---------- Source excerpt
Earlier, while sending Morris to distract Garnett from the north, McClellan gathered another force, sending it south by way of Clarksburg to Weston and then eastward by the way of Buckhannon to Rich Mountain. There he set up camp near Roaring Creek, which separated his force from the enemy, who were two miles away at Camp Garnett.

McClellan arrived at the Federal camp on July 9, the same day the Confederate commander, Lieutenant-Colonel Pegram, apparently unaware of the size of his opponent (seven times that of his own), was unsuccessfully seeking General Garnett’s permission to attack. McClellan was more cautious than Pegram and was nervous about fighting his first battle as the commander. Reconnaissance on July 10 revealed that Pegram was strongly fortified at the base of the mountain. A Union frontal assault would be too costly. That night, the Federals found a solution when a young man appeared in their camp; he was attempting to pass through Union lines to return to his home at the mountain gap on the road behind Pegram’s camp.
--------------------
---------- Data lines
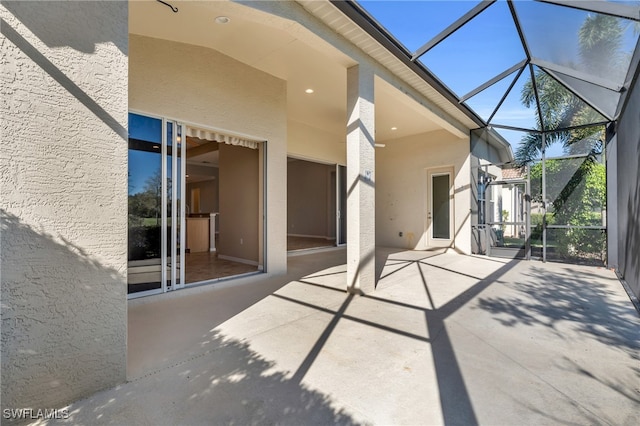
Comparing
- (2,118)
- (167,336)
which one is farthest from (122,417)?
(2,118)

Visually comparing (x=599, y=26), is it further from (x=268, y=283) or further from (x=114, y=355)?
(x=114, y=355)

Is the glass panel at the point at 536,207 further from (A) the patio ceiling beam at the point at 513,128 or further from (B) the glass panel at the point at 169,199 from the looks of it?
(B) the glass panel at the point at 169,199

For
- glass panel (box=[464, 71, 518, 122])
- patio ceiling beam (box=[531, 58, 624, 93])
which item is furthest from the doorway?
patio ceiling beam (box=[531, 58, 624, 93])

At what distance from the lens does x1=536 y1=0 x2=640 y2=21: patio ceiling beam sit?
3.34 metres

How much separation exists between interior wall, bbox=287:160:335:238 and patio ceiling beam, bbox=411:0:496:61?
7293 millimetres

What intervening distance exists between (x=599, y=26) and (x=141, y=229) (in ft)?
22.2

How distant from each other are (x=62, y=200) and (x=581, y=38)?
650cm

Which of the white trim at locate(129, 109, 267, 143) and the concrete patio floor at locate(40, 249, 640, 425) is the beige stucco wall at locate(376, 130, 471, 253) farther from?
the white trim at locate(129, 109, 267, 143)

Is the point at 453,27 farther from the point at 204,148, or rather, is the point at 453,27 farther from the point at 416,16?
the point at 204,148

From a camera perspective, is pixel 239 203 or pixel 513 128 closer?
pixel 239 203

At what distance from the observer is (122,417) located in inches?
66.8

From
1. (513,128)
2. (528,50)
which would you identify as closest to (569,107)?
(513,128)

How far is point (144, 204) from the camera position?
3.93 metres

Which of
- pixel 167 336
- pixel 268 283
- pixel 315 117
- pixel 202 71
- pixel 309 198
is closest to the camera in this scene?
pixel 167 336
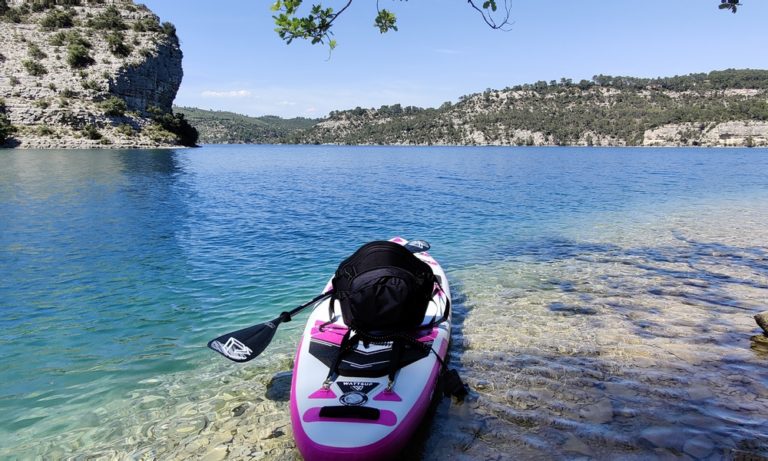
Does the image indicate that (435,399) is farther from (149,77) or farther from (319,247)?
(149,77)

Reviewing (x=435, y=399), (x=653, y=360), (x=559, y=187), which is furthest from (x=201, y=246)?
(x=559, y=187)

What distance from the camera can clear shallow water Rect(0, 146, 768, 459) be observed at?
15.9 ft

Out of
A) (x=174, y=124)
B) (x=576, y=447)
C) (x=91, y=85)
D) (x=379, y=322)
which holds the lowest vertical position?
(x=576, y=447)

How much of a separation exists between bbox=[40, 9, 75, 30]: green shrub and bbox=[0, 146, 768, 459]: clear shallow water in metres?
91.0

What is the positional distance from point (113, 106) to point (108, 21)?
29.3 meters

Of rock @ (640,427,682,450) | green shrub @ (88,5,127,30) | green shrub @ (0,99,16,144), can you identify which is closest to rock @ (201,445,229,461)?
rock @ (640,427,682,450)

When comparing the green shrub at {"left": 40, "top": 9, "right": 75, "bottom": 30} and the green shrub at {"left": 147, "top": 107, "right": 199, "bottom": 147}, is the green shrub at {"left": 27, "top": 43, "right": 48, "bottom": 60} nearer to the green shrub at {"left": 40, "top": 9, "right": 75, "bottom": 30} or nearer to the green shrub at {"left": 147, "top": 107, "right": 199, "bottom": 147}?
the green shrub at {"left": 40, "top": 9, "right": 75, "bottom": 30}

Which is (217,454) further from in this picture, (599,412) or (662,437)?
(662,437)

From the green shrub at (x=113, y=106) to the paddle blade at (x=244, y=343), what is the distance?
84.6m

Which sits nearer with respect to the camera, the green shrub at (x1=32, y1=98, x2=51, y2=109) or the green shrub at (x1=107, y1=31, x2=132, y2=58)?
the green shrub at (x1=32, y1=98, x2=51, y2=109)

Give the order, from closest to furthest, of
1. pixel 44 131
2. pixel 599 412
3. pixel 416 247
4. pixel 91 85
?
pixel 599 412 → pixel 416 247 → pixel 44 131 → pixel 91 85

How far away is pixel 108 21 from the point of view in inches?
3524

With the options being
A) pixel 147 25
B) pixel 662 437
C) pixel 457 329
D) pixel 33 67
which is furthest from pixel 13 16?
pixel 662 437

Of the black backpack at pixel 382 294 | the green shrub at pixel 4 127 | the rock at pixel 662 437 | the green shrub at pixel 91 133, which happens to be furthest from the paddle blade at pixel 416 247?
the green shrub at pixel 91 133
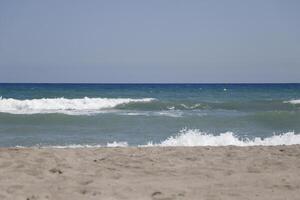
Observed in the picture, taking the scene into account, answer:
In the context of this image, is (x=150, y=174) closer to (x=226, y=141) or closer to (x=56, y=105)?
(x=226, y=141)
--------------------
---------- Data lines
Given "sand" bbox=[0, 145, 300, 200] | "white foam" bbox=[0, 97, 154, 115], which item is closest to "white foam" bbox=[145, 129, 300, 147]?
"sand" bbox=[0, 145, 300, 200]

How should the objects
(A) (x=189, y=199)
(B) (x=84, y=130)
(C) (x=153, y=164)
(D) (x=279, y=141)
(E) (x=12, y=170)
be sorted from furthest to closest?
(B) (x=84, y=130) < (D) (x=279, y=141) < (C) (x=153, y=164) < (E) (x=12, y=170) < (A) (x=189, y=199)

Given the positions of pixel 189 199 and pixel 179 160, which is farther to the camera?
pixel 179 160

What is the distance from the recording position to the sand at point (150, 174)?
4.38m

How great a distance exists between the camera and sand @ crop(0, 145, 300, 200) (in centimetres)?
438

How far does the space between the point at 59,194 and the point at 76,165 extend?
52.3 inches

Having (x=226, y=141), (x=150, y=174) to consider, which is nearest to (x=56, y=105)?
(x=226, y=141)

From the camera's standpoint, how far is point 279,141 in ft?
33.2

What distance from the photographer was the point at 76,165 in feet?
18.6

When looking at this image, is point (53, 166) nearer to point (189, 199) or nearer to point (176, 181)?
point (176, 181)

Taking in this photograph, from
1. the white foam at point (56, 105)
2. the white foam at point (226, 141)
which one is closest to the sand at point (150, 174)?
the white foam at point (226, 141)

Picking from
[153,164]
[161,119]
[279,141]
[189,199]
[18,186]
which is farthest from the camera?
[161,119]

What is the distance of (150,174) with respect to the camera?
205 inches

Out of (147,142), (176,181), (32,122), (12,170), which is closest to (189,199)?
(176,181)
--------------------
---------- Data lines
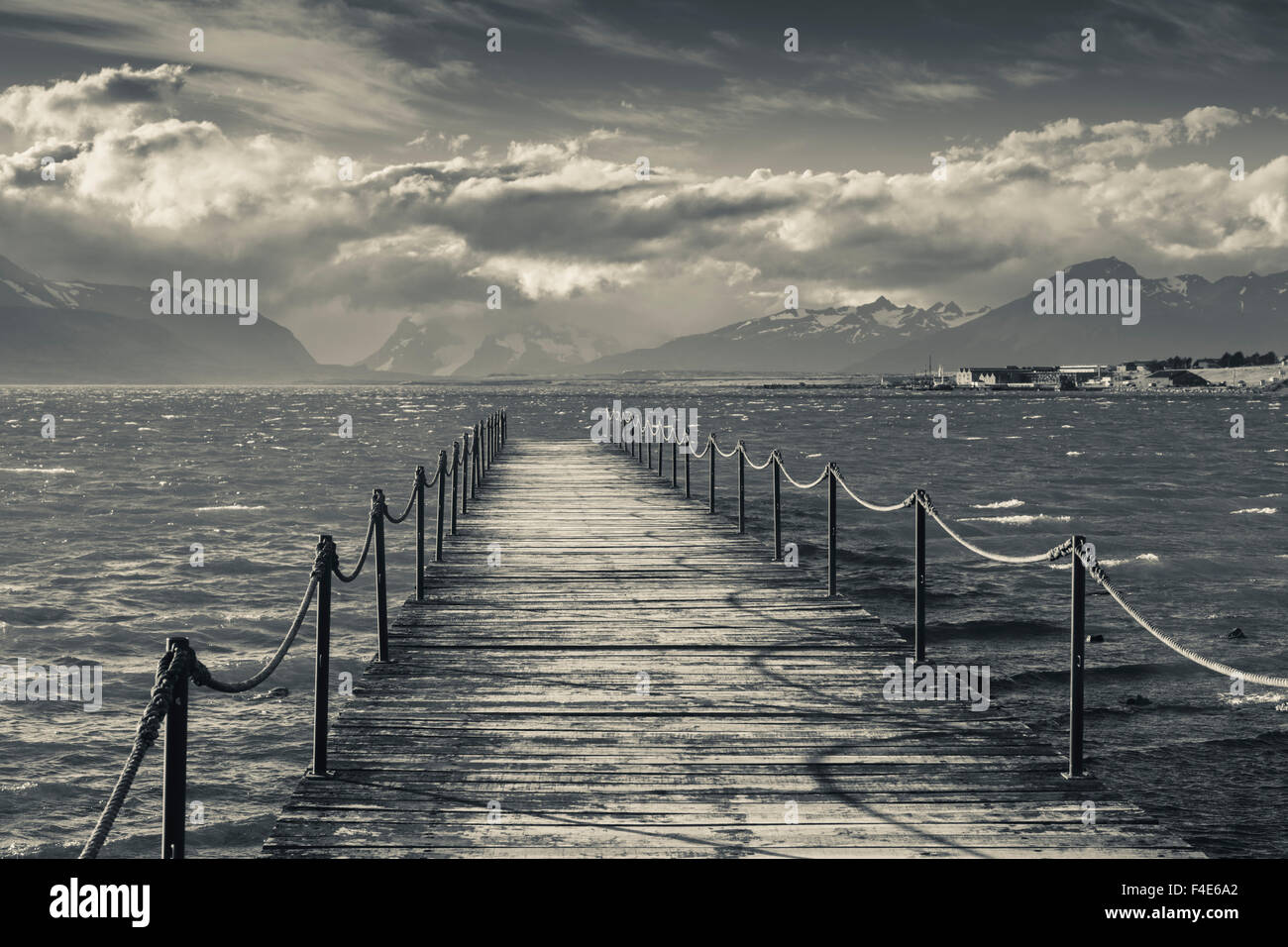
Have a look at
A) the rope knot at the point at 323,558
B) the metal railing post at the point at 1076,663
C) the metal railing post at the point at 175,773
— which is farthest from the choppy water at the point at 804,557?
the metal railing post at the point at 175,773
--------------------
*Task list*:
1) According to the Rich Mountain passage, on what date did McClellan arrive at the Federal camp?
2) Swap "nervous" for "uneasy" in the Rich Mountain passage, and write out the text from "McClellan arrived at" up to and including "behind Pegram’s camp.".
These rows were taken from a separate source.

*Solutions to each task*:
1) July 9

2)
McClellan arrived at the Federal camp on July 9, the same day the Confederate commander, Lieutenant-Colonel Pegram, apparently unaware of the size of his opponent (seven times that of his own), was unsuccessfully seeking General Garnett’s permission to attack. McClellan was more cautious than Pegram and was uneasy about fighting his first battle as the commander. Reconnaissance on July 10 revealed that Pegram was strongly fortified at the base of the mountain. A Union frontal assault would be too costly. That night, the Federals found a solution when a young man appeared in their camp; he was attempting to pass through Union lines to return to his home at the mountain gap on the road behind Pegram’s camp.